If your model returns the above methods, they will make it work for both training and evaluation, and will use the evaluation scripts from pycocotools which can be installed with pip install pycocotools.
如果您的模型返回上述方法，它们将使其适用于训练和评估，并将使用来自 pycocotools 的评估脚本，可以使用 pip install pycocotools 安装。

NOTE
One note on the labels. The model considers class 0 as background. If your dataset does not contain the background class, you should not have 0 in your labels. For example, assuming you have just two classes, cat and dog, you can define 1 (not 0) to represent cats and 2 to represent dogs. So, for instance, if one of the images has both classes, your labels tensor should look like [1,2].
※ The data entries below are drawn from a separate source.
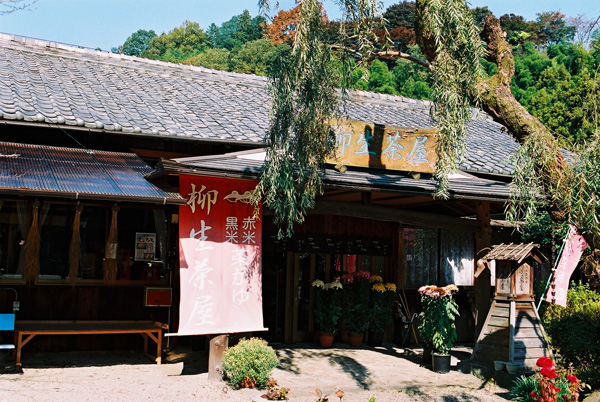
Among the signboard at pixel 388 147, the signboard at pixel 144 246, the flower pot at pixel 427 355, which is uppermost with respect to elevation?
the signboard at pixel 388 147

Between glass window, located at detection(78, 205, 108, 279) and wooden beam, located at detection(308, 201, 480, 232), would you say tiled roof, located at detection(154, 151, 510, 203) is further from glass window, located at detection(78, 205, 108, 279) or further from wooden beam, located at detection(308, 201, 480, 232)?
glass window, located at detection(78, 205, 108, 279)

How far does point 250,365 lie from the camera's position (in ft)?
26.4

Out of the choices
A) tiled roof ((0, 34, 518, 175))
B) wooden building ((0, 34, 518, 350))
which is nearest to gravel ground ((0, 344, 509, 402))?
wooden building ((0, 34, 518, 350))

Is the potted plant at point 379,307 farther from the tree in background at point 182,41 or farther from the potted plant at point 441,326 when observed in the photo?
the tree in background at point 182,41

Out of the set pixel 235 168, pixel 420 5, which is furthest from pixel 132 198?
pixel 420 5

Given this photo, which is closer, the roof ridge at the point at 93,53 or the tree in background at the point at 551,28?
the roof ridge at the point at 93,53

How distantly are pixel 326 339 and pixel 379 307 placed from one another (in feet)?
3.98

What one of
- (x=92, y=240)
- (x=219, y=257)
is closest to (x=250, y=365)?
(x=219, y=257)

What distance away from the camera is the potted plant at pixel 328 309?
11.3m

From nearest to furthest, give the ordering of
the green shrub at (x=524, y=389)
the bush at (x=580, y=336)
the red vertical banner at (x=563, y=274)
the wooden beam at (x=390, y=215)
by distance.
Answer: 1. the green shrub at (x=524, y=389)
2. the bush at (x=580, y=336)
3. the wooden beam at (x=390, y=215)
4. the red vertical banner at (x=563, y=274)

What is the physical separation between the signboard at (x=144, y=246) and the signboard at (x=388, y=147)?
11.8 feet

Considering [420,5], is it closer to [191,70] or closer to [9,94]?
[9,94]

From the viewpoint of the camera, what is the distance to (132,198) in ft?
25.2

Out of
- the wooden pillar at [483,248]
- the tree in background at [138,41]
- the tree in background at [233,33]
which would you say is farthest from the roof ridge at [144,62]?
the tree in background at [138,41]
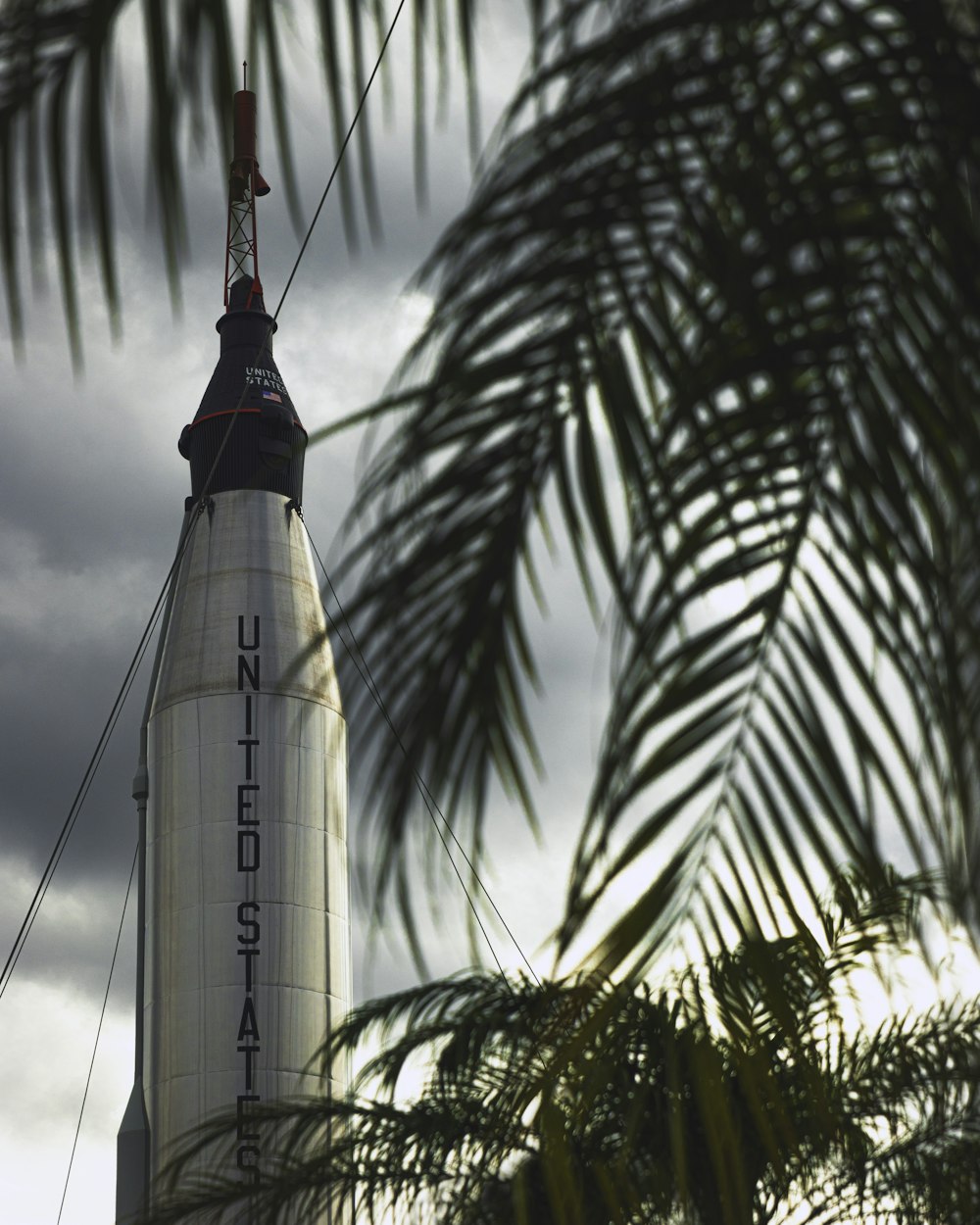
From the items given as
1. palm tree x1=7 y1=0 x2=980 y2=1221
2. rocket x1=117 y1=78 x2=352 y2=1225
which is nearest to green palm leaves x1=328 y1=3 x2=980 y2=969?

Additionally, if you want to use aspect ratio grouping during training (so that each batch only contains images with similar aspect ratios), then it is recommended to also implement a get_height_and_width method, which returns the height and the width of the image. If this method is not provided, we query all elements of the dataset via __getitem__ , which loads the image in memory and is slower than if a custom method is provided.
另外，如果你想在训练时使用长宽比分组（这样每批只包含长宽比相似的图像），那么建议也实现一个 get_height_and_width 方法，它返回图像的高度和宽度。如果没有提供这个方法，我们会通过__getitem__查询数据集的所有元素，这会将图像加载到内存中，并且比提供自定义方法要慢。

1.1 自定义dataset代码

import numpy as np
from torch.utils.data import Dataset
import os
import torch
import json
from PIL import Image
from lxml import etree


class VOCDataSet(Dataset):
    """
        读取解析PASCAL VOC2007/2012数据集

        需要实现两个方法：
            1. __len__
            2. __getitem__
            [可选] 3. get_height_and_width
    """

    def __init__(self, voc_root, year="2012", transforms=None, txt_name: str = "train.txt"):
        assert year in ["2007", "2012"], "year must be in ['2007', '2012']"
        # 增加容错能力
        if "VOCdevkit" in voc_root:
            self.root = os.path.join(voc_root, f"VOC{year}")
        else:
            self.root = os.path.join(voc_root, "VOCdevkit", f"VOC{year}")
        self.img_root = os.path.join(self.root, "JPEGImages")
        self.annotations_root = os.path.join(self.root, "Annotations")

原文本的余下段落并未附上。